С течением времени все члены нашей семерки становятся более своенравными и упрямыми. Наши отношения застыли на одном уровне; новые друзья не появились. Функ и Ширах всегда были близки; сейчас они неразлучны, вечно ссорятся и мирятся. Они в основном интересуются музыкой и литературой, постоянно рассказывают друг другу о книгах, которые читают, выписывают цитаты, обмениваются мнениями.
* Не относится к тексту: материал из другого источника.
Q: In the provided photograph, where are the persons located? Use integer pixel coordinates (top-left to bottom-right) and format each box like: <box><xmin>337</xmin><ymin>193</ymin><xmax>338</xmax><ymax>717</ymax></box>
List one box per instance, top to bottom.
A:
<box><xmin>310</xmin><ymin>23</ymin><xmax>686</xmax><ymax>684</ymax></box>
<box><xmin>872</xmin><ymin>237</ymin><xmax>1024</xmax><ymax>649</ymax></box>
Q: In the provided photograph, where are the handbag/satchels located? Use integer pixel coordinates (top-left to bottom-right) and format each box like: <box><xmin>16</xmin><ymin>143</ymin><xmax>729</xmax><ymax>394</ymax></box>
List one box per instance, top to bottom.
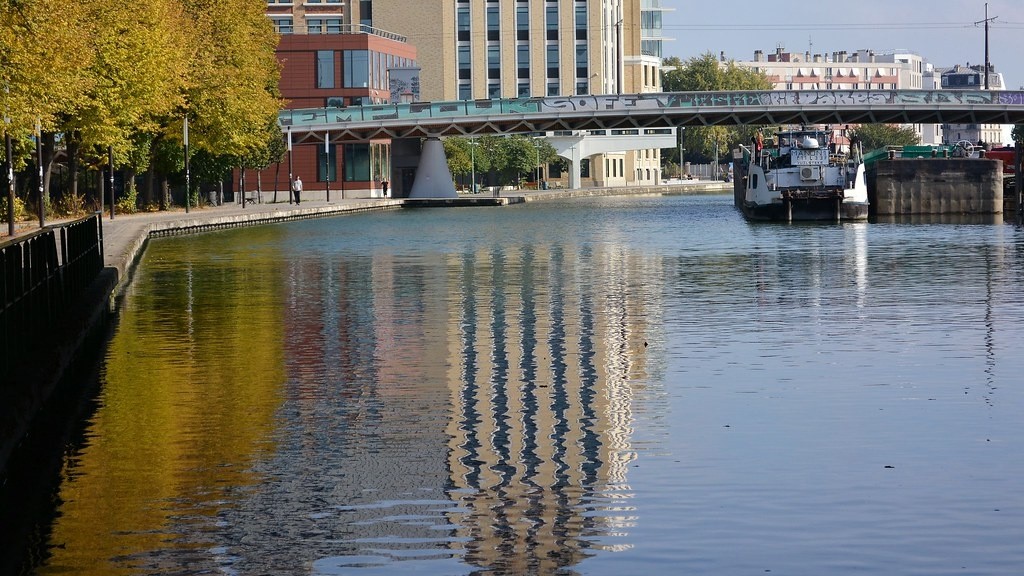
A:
<box><xmin>292</xmin><ymin>182</ymin><xmax>295</xmax><ymax>191</ymax></box>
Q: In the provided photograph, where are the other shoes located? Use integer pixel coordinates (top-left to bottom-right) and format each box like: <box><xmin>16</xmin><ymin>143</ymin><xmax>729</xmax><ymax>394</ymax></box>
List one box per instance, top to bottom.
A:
<box><xmin>298</xmin><ymin>203</ymin><xmax>300</xmax><ymax>205</ymax></box>
<box><xmin>295</xmin><ymin>204</ymin><xmax>297</xmax><ymax>206</ymax></box>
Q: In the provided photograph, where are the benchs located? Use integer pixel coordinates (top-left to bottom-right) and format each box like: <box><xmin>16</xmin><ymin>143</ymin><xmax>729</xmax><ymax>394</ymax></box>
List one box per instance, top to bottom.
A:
<box><xmin>555</xmin><ymin>182</ymin><xmax>564</xmax><ymax>189</ymax></box>
<box><xmin>478</xmin><ymin>184</ymin><xmax>489</xmax><ymax>193</ymax></box>
<box><xmin>245</xmin><ymin>198</ymin><xmax>257</xmax><ymax>204</ymax></box>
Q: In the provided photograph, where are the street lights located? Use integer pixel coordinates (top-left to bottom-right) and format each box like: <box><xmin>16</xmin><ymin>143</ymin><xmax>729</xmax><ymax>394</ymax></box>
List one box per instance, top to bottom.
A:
<box><xmin>680</xmin><ymin>127</ymin><xmax>686</xmax><ymax>146</ymax></box>
<box><xmin>467</xmin><ymin>134</ymin><xmax>479</xmax><ymax>193</ymax></box>
<box><xmin>534</xmin><ymin>140</ymin><xmax>542</xmax><ymax>191</ymax></box>
<box><xmin>569</xmin><ymin>143</ymin><xmax>576</xmax><ymax>188</ymax></box>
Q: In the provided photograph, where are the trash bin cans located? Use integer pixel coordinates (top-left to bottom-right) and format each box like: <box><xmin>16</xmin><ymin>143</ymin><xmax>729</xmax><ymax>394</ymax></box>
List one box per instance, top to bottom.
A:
<box><xmin>543</xmin><ymin>182</ymin><xmax>549</xmax><ymax>190</ymax></box>
<box><xmin>472</xmin><ymin>183</ymin><xmax>479</xmax><ymax>194</ymax></box>
<box><xmin>209</xmin><ymin>191</ymin><xmax>217</xmax><ymax>207</ymax></box>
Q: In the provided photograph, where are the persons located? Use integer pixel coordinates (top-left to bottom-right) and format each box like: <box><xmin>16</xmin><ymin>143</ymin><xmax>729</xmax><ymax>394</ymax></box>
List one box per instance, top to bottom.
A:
<box><xmin>751</xmin><ymin>127</ymin><xmax>763</xmax><ymax>152</ymax></box>
<box><xmin>682</xmin><ymin>172</ymin><xmax>693</xmax><ymax>180</ymax></box>
<box><xmin>292</xmin><ymin>176</ymin><xmax>302</xmax><ymax>205</ymax></box>
<box><xmin>724</xmin><ymin>177</ymin><xmax>730</xmax><ymax>182</ymax></box>
<box><xmin>381</xmin><ymin>178</ymin><xmax>388</xmax><ymax>197</ymax></box>
<box><xmin>511</xmin><ymin>180</ymin><xmax>515</xmax><ymax>190</ymax></box>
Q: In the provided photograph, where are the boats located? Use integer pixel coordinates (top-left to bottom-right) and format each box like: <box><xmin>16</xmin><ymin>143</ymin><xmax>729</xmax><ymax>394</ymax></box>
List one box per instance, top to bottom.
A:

Редер и Функ, гуляя по саду, как по модному курорту, любят поговорить о своих болезнях. Меня и Гесса относят к разряду отшельников. Ширах, Редер и Дёниц относятся ко мне с заметным холодком, хотя временами находят для меня несколько слов. Они осуждают меня за то, что я твердо и безвозвратно отрекся от Третьего рейха. Гесс, напротив, настолько эксцентричен, что никто не может приблизиться к нему. Но я испытываю сочувствие к его странностям и даже некоторую симпатию к нему; он ощетинивается в ответ. Нейрат даже в этом окружении остается аристократом старой закваски: всегда благожелательный, готовый помочь, скромный. Он никогда не жалуется. Это придает ему достоинство и авторитет, которым он, впрочем, никогда не пользуется.
4 февраля 1949 года. В последнее время Функ каждые несколько дней заводит со мной дружеский разговор, но мое неумение вести светские беседы все портит. Еще одним препятствием является склонность Функа упиваться жалостью к себе. Но иногда он даже своим стенаниям придает ироническую окраску. Еще ему нравится оплакивать свою былую дородность и вспоминать утраченные сибаритские удовольствия. Редер порой готов поболтать о пустяках. Дёниц, с которым мы когда-то были в весьма дружеских отношениях по роду службы, редко говорит со мной, а если и говорит, то, как правило, завуалированные гадости. Поскольку он не очень умен, подозреваю, что свои остроты он придумывает по ночам.